Reputation: 414
I'm trying to cluster time-series data: I have about 16000 time-series vectors, each vector is ~1500 samples long.
I tried using the dtw package:
d = dist(x = time_series, method = "DTW")
hclust(d)
however the distance matrix calculation didn't finish running throughout the whole weekend.
I'm looking for a faster way since my data set will be much larger.
Upvotes: 0
Views: 746
Reputation: 254
Your data is on length 1500. Suppose it is oversampled..
If you downsample it 1 in 2, DTW will be 4 times faster. If you downsample it 1 in 4, DTW will be 16 times faster. If you downsample it 1 in 10, DTW will be 100 times faster.
This might be a good starting point.
Are you using cDTW or DTW? The former is significant faster, and can often be more accurate.
A paper in SIGKDD this week has a faster way to cluster DTW by using upper and lower bounds [a].
However, your matrix is of size (16000 * 15999)/2.
So if you have two days: two days / (16000 * 15999)/2 = 337 microseconds
So you need to do each comparison in 337 microseconds, that is not a lot of time. This will be difficult..., but it is doable with effort. If you get stuck, email me (I am the last author of [a])
[a] Nurjahan Begum, Liudmila Ulanova, Jun Wang, Eamonn Keogh (2015). Accelerating Dynamic Time Warping Clustering with a Novel Admissible Pruning Strategy SIGKDD 2015
Upvotes: 3

================================

▶ [Work to do]: Summarize the thread on speeding up DTW clustering of time series in two sentences.

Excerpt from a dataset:

================================

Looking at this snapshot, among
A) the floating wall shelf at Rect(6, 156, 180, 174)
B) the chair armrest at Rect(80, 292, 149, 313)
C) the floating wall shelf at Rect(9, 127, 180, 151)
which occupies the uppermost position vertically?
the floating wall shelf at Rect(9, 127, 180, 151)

================================

▶ [Exercise output]: A user clustering about 16000 time-series vectors of roughly 1500 samples each found that computing the DTW distance matrix did not finish over a whole weekend, and asked for a faster method because the data set will grow. A reply suggests downsampling the data, using cDTW instead of DTW, or applying the upper and lower bounds from a SIGKDD 2015 paper, and warns that the size of the matrix makes the job difficult but doable with effort.